The XX Factor

Politico Asks: Why Is Gabby Giffords So “Ruthless” on Gun Control?

Former congresswoman Gabby Giffords.

Photo by Chip Somodevilla/Getty Images

Gabby Giffords gets mean” blares a Sunday Politico headline for a story attacking Giffords, who was shot in the head at a public event in 2011, for running pro-gun control ads through her PAC, Americans for Responsible Solutions, against Republicans in various states. Writer Alex Isenstadt calls the spots “some of the nastiest ads of the campaign season” and calls Giffords a “ruthless attack dog.” He also implies that the gunshot wound Giffords took to the head is an unfair advantage because it presents “quite the conundrum” for those who might otherwise attack her.

Eager to see “Giffords’ bare-knuckled approach” for myself, I fired up the most controversial ad, an attack on Arizona Republican Martha McSally, who is running for Giffords’ former seat, which the congresswoman gave up in 2012 to focus on recovering from being shot. The ad features a woman named Vicki, who describes how her daughter’s ex-boyfriend, who had a history of stalking her, was able to get a gun and murder both Vicki’s daughter and husband. In another ad, a woman named Carol explains how a man with a criminal background was able to murder her daughter because he bought his gun at a gun show, where background checks are not required.

Both ads reference this ABC News article from April 2014, where McSally’s campaign defended her rejection of any laws that would require background checks at gun shows. Her deputy campaign manager told ABC News that McSally instead supports “enforcing background check laws already on the books, not expanding those laws that will do little to prevent violence and infringe on the rights of law abiding citizens.” The ads from Giffords’ PAC serve as a rebuttal by noting that stronger gun control laws would have prevented these crimes. 

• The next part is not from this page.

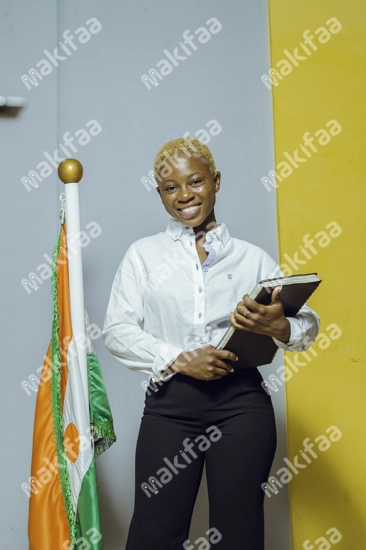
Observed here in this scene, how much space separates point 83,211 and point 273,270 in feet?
2.64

So why are these ads supposedly so ruthless and nasty? Because they remind voters of the human cost of the candidates’ preferred policies? Since when is it dirty to say that a candidate’s policy has consequences and that voters should consider those consequences before they cast their vote? Isenstadt doesn’t accuse Giffords of lying. It seems his concern (and the concern of the Arizona Republic editorial board, who Isenstadt quotes) amounts to: It’s unpleasant for opponents of gun control to contemplate the results of their policies. It’s particularly odd to ding Giffords over this, as she has to live every day, whether she likes it or not, with a constant reminder of the price of America’s infatuation with easily accessed firearms.